Mesa County fell nine spots from 162nd to 171st in the Milken Institute’s Best-Performing Cities index for 2015.

Illustrating the contrast between conditions in Mesa County and the Front Range of Colorado, four cities  there ranked among the top 22 large metro areas on the latest list.

The index considers job and salary growth as well as the economic output of high-tech companies in ranking 200 large and 201 small metropolitan areas across the United States.

The Milken Institute, a nonprofit think tank in California, promotes economic and policy solutions that create jobs, improve access to capital and enhance health.

Mesa County has ranked as high as third among small metro areas on the strength of what was during the energy boom that preceded the bust and one of the fastest-growing labor markets and economies in the country.

Mesa County has fared less well in the aftermath of downturns in both regional energy production and the broader economy and subsequent slow recovery.

For 2015, Mesa County ranked highest among small metro areas at 55th for one-year job growth between 2013 and 2014 relative to the national average. Mesa County ranked 91st for job growth between August 2014 and August 2015.

Mesa County ranked 162nd among the 201 small metro areas for job growth between 2009 and 2014 relative to the national average.

Mesa County came in at 172nd for wage and salary growth between 2012 and 2013 relative to the national average and 199th for wage and salary growth between 2008 and 2013 relative to the national average.

Mesa County also ranked low for two measures of the output of high-tech companies: 158th for growth between 2009 and 2014 relative to the national average and 175th for growth between 2013 and 2014 relative to the national average.

Pueblo, the only other Colorado city ranked among small metro areas in the 2015 index, dropped 44 spots but still came in at 81st overall.

Among the 200 large metropolitan areas ranked by the Milken Institute, Greeley came in highest among Colorado cities at ninth after moving up five spots from last year.

Fort Collins moved up three places to 14th, while the combined Denver, Aurora and Lakewood area slipped four spots to 16th. Boulder fell nine spots to 22nd.

Among small metropolitan areas, Fargo, N.D., remained the top-ranked location on the list with its diversified economy overcoming a downturn in the energy sector. Bismark, N.D., moved up two spots to second. Ames, Iowa, jumped 11 places to third, followed by the Jamesville-Beloit area of Wisconsin in fourth and Odessa, Texas, in fifth.
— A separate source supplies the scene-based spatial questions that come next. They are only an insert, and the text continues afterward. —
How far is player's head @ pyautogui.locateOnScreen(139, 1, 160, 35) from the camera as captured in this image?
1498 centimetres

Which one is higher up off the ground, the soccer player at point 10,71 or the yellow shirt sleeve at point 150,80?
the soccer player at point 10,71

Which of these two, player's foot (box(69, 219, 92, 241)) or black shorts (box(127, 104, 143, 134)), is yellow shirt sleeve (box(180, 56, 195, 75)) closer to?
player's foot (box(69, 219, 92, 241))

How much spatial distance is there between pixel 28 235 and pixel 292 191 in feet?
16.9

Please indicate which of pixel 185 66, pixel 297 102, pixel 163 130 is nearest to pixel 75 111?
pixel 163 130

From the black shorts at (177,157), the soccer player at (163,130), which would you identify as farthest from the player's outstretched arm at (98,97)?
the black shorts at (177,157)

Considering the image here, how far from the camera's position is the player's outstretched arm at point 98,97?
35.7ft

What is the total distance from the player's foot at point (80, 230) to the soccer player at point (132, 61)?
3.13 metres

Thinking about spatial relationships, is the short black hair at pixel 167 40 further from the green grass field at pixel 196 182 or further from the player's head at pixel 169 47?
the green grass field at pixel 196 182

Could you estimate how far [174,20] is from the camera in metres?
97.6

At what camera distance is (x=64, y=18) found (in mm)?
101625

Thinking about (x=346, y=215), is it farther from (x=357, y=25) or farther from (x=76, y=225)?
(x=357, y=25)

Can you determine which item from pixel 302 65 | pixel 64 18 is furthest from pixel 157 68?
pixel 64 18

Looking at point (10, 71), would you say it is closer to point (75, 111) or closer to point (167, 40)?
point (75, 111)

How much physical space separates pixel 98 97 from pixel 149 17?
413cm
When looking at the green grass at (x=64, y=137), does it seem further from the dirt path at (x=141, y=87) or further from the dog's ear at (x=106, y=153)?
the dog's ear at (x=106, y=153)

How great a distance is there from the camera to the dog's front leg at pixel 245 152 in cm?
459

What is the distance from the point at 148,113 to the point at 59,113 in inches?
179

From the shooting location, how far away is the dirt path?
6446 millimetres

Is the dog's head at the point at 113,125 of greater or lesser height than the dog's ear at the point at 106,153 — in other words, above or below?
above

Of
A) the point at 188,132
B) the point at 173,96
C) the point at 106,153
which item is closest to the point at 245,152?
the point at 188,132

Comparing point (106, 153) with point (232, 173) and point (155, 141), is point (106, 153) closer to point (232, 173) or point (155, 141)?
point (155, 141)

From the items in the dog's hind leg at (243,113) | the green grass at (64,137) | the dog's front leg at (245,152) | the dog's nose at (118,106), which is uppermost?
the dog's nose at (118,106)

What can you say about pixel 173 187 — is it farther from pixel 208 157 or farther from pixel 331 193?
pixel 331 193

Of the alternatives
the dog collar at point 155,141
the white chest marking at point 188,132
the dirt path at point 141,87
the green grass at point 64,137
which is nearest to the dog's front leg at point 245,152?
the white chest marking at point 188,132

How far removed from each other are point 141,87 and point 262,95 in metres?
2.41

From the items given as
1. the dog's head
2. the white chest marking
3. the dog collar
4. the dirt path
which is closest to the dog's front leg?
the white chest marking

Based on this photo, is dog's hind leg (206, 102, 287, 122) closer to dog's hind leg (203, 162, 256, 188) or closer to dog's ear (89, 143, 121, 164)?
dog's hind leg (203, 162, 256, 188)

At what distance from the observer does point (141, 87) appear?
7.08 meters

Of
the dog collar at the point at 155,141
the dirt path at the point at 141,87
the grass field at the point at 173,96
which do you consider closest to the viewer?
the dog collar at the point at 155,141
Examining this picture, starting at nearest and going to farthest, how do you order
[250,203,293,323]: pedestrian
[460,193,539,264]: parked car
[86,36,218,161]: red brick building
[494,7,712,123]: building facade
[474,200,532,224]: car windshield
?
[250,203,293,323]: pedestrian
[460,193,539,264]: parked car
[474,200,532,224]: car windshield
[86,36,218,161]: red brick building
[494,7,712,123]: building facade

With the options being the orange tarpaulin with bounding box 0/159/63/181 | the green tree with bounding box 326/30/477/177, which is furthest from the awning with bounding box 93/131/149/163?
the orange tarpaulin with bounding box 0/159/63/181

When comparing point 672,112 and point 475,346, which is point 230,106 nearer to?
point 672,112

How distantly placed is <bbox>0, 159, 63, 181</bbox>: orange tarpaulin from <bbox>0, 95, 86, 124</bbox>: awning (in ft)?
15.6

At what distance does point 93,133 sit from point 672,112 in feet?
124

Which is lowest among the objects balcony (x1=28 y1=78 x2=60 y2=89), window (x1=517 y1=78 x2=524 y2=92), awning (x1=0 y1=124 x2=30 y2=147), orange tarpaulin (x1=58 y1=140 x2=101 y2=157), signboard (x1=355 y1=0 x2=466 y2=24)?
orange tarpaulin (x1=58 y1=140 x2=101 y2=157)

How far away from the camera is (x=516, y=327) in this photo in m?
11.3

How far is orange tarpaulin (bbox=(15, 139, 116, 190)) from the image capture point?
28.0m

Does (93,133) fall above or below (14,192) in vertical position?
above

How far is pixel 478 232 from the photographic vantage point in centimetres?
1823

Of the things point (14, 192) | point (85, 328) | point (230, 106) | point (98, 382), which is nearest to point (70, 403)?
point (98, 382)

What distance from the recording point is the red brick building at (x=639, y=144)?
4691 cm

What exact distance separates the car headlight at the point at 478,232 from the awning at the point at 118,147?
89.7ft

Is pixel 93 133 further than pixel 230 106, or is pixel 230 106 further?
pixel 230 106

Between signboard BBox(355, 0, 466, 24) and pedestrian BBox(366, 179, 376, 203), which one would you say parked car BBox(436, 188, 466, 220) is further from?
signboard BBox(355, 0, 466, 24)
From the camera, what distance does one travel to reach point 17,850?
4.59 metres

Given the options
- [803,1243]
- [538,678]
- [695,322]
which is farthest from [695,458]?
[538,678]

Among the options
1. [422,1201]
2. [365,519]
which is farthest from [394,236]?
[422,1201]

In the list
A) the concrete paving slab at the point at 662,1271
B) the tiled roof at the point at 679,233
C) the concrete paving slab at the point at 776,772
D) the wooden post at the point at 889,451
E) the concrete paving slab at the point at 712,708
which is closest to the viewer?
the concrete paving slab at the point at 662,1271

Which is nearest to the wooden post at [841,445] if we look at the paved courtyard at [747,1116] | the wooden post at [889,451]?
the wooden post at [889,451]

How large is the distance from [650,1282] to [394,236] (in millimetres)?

Among large metro areas, San Jose moved up three spots to No. 1. San Francisco dropped a spot to second, while the Provo and Orem area of Utah remained third. Austin followed at fourth and Dallas at fifth.

“This year’s Best-Performing Cities index tells a tale of two sectors — technology and oil— moving regional economies in opposite directions,” said Ross DeVol, chief research officer of the Milken Institute. “In the shale oil patch, plummeting energy prices are undercutting the performance of those metros reliant on the sector, such as Tulsa and El Paso. But in top 25 cities such as San Francisco, Austin, Seattle and Denver, the softer side of high tech is fueling urban economies.”